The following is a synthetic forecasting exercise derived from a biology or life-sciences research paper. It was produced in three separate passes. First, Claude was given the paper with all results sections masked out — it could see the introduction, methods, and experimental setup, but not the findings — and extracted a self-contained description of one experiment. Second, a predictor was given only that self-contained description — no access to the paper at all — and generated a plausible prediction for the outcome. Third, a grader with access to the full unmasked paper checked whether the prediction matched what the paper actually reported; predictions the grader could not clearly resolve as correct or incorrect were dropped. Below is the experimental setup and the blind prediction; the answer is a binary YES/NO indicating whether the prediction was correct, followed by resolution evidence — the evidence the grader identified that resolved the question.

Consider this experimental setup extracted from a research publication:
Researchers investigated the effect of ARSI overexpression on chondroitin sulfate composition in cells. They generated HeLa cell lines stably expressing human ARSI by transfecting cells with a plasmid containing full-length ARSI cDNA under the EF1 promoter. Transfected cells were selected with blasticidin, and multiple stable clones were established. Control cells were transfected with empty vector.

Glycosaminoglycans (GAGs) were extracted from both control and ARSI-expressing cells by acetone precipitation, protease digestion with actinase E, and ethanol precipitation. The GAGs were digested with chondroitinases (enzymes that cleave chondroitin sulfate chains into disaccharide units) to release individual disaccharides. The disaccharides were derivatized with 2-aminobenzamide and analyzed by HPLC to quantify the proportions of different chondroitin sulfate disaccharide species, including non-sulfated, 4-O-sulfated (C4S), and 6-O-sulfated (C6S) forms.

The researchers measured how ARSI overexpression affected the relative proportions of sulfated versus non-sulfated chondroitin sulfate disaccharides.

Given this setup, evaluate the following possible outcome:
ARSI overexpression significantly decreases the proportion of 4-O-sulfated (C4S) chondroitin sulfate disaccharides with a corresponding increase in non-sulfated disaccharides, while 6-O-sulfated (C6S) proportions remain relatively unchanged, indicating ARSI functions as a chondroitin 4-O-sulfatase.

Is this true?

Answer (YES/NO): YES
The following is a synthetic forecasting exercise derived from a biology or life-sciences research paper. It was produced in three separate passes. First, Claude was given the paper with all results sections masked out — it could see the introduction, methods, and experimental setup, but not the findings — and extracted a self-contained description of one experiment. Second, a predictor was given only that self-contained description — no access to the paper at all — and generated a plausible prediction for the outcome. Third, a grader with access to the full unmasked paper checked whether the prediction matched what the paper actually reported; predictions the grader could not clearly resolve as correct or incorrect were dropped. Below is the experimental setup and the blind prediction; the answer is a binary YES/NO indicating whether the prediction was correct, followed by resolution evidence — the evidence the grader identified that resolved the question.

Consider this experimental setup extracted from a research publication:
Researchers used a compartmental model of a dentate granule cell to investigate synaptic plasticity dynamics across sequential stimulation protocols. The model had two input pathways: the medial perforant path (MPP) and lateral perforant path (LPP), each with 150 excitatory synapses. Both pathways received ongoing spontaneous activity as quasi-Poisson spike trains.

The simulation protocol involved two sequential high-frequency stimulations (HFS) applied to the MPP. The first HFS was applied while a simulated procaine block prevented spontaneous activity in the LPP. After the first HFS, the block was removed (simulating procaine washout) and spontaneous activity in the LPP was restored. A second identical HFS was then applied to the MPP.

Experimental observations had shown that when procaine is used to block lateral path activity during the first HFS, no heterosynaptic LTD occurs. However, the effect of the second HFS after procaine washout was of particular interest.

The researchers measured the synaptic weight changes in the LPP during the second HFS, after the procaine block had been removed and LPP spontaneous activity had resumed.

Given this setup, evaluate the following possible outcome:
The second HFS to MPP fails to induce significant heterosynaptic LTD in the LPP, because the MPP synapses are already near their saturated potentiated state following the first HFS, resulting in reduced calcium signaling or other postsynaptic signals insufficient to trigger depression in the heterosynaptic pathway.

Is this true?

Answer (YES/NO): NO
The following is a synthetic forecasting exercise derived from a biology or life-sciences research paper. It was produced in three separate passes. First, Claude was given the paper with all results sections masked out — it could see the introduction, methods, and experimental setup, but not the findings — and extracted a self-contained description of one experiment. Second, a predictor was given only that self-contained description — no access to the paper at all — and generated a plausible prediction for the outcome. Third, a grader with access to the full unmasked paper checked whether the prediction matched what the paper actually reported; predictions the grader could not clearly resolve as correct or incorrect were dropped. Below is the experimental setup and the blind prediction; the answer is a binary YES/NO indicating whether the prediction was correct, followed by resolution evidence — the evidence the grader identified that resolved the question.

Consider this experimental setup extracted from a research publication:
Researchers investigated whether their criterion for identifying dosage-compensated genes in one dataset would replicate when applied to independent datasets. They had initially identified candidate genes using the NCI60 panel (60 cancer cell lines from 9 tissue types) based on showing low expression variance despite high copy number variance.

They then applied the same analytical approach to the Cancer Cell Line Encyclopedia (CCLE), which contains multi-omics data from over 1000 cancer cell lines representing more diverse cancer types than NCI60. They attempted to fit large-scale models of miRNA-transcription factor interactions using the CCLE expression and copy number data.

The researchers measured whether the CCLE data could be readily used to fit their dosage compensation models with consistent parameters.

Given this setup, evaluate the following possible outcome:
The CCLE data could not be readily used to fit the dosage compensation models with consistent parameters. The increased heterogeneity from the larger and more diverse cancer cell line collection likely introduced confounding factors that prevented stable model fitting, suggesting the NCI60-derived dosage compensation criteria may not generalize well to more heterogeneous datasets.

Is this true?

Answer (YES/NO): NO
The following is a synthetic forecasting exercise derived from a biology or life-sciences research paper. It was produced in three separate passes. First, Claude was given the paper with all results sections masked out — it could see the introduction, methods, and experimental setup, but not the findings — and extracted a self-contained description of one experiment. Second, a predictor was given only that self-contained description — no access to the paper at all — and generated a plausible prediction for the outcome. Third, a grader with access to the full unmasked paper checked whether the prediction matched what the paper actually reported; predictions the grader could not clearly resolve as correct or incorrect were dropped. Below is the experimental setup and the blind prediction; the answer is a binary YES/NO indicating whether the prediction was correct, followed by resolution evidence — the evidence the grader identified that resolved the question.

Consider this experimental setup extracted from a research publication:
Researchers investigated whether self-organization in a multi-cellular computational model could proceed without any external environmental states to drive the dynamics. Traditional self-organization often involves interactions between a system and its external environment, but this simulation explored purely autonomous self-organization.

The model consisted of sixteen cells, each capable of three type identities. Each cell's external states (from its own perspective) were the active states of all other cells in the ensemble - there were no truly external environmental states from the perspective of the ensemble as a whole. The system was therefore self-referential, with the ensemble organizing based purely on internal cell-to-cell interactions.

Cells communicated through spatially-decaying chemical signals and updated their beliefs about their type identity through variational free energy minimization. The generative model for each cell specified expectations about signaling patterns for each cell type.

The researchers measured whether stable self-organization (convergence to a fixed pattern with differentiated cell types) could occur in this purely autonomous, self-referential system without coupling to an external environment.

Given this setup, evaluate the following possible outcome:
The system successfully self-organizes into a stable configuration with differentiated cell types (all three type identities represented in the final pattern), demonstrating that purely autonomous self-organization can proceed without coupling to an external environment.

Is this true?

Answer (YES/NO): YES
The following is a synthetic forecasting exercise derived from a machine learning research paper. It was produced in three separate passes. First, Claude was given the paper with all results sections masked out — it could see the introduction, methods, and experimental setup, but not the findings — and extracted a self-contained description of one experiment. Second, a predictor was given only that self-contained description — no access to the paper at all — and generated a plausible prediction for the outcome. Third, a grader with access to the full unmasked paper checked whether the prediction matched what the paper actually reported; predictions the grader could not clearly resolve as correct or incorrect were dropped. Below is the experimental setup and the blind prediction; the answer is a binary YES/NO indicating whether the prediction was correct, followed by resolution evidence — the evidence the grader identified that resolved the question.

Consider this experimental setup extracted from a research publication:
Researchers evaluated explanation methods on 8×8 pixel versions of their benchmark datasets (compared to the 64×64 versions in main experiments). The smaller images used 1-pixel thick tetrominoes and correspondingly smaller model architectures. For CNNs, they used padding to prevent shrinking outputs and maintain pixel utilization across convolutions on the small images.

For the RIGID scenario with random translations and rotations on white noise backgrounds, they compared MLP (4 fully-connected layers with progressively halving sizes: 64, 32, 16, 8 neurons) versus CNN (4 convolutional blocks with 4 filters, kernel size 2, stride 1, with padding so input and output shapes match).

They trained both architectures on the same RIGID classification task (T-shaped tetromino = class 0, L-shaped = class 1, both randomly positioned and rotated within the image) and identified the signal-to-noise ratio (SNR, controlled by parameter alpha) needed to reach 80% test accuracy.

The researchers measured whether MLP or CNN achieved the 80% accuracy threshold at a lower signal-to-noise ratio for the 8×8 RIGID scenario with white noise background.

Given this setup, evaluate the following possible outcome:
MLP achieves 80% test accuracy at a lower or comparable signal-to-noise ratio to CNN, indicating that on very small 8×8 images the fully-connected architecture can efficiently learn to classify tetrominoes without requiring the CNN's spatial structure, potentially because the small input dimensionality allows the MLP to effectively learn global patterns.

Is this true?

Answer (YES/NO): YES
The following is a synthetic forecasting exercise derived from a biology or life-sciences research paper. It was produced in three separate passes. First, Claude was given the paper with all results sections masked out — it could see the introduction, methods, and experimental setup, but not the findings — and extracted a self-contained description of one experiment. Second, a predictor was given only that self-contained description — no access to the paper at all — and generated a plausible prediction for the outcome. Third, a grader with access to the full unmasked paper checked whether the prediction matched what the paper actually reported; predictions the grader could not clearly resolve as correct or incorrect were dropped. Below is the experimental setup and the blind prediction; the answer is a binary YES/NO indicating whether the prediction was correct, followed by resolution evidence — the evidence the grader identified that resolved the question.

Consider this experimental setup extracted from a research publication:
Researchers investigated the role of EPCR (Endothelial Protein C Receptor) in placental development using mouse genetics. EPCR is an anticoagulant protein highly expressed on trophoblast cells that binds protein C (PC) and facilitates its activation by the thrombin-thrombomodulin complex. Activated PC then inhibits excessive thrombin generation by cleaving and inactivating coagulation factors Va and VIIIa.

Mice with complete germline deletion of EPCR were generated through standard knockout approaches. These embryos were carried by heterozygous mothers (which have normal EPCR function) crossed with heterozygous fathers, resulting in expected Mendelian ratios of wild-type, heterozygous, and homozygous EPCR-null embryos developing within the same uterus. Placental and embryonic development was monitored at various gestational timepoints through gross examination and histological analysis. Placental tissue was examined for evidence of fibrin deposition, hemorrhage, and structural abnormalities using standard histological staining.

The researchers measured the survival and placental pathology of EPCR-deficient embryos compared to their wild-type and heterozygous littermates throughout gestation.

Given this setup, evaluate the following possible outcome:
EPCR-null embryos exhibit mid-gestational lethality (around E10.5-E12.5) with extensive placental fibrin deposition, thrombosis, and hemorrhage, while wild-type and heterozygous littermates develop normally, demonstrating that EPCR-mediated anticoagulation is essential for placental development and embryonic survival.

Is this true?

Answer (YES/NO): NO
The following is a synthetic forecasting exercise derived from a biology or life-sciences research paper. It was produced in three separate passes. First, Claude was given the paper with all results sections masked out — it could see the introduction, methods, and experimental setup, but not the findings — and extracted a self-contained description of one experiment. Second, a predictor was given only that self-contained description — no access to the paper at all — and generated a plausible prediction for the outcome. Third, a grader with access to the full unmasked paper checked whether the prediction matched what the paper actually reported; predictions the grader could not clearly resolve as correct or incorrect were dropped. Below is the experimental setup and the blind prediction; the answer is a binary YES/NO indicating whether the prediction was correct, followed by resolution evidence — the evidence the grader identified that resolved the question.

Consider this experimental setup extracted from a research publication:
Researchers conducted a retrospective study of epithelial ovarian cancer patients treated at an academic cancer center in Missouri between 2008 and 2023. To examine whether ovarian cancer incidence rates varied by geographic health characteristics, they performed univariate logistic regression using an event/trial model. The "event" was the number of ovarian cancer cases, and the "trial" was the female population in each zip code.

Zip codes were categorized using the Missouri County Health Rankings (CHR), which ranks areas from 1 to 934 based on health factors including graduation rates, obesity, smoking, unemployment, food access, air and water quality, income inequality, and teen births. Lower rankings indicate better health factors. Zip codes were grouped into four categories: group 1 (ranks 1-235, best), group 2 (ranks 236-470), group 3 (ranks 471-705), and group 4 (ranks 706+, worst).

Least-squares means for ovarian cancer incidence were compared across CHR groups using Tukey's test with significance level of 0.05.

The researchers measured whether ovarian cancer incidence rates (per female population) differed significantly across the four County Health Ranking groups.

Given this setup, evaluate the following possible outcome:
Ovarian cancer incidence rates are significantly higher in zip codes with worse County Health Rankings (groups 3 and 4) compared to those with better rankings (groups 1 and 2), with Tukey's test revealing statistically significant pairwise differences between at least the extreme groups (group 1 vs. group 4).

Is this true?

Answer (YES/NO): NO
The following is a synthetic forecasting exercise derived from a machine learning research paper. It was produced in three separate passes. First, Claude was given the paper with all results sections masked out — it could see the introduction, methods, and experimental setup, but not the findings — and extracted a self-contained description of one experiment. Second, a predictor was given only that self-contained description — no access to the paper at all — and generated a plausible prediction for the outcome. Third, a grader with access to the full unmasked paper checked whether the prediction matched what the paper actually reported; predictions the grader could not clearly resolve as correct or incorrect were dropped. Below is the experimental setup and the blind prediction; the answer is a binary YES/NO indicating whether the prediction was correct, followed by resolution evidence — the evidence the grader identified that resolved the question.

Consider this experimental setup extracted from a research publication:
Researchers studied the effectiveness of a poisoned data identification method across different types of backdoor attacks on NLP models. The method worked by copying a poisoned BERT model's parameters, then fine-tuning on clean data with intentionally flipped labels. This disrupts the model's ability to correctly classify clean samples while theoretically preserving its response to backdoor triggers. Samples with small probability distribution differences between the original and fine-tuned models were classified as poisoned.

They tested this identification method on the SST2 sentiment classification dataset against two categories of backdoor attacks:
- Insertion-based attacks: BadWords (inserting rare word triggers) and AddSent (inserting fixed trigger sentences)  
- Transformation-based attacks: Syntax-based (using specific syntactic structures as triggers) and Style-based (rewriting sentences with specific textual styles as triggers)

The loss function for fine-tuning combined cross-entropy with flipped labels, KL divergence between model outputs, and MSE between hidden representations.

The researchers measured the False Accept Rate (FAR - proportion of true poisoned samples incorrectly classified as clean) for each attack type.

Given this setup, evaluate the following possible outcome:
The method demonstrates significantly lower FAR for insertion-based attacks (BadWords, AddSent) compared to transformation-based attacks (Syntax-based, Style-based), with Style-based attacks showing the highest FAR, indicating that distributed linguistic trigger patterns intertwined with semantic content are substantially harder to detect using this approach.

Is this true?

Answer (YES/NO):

************

__WHAT IS REQUIRED__: Each line above that has the word "EPCR" should be copied.

__RESULT OF THIS EXERCISE__:
Researchers investigated the role of EPCR (Endothelial Protein C Receptor) in placental development using mouse genetics. EPCR is an anticoagulant protein highly expressed on trophoblast cells that binds protein C (PC) and facilitates its activation by the thrombin-thrombomodulin complex. Activated PC then inhibits excessive thrombin generation by cleaving and inactivating coagulation factors Va and VIIIa.
Mice with complete germline deletion of EPCR were generated through standard knockout approaches. These embryos were carried by heterozygous mothers (which have normal EPCR function) crossed with heterozygous fathers, resulting in expected Mendelian ratios of wild-type, heterozygous, and homozygous EPCR-null embryos developing within the same uterus. Placental and embryonic development was monitored at various gestational timepoints through gross examination and histological analysis. Placental tissue was examined for evidence of fibrin deposition, hemorrhage, and structural abnormalities using standard histological staining.
The researchers measured the survival and placental pathology of EPCR-deficient embryos compared to their wild-type and heterozygous littermates throughout gestation.
EPCR-null embryos exhibit mid-gestational lethality (around E10.5-E12.5) with extensive placental fibrin deposition, thrombosis, and hemorrhage, while wild-type and heterozygous littermates develop normally, demonstrating that EPCR-mediated anticoagulation is essential for placental development and embryonic survival.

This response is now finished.